China needs to defend itself. It starts research into bioweapons. It takes a great interest in bats as they are a major source of nasty viruses. After a few years, Chinese scientists discover a novel bat coronavirus which has distinct, unusual features: it is highly contagious, it is ten times as lethal as flu, it wafts through the air into eyes, noses and mouths, it spreads asymptomatically. Handily, if this virus is ever debuted on the world stage, it will impact individualistic, liberty-loving western nations much worse than rule-following, Sars-aware, mask–wearing Asian societies.

The gleeful scientists take their bioweapon to Beijing.

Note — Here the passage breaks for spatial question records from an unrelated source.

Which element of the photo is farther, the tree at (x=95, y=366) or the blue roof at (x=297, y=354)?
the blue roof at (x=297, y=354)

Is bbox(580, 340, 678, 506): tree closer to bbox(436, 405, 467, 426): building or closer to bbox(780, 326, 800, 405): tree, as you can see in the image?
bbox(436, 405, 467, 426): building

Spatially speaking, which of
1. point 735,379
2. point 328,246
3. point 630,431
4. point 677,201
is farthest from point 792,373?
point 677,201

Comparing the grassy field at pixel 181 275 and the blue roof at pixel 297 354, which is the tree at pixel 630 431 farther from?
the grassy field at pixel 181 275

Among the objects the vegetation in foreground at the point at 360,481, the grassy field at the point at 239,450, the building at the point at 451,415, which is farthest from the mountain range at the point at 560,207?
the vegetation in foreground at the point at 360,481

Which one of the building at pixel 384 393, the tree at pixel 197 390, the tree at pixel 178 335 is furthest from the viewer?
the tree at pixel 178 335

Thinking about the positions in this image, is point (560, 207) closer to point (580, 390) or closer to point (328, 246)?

There, they are given enormous medals, and told: now develop a vaccine, so when this virus is launched, we can also be the global saviour, supplanting a stricken America. The world will come begging for our medicine. China will triumph.

We all know how my thriller ends. The happy scientists go home to Wuhan. They have a big celebration in the lab, they drink a crate of Tsingtao beer, and someone gets so hammered he unknowingly spills infectious bat blood on his pretty secretary. She then goes straight to the local wet market to buy a duck for supper: bingo, the virus is launched too soon, before the vaccine is ready, and so 2020 unfolds, in all its horror.

Now, this is fiction. I do not necessarily believe this is what actually happened. However, I do know this: my story makes more sense, and is more plausible, than anything the World Health Organisation is telling us.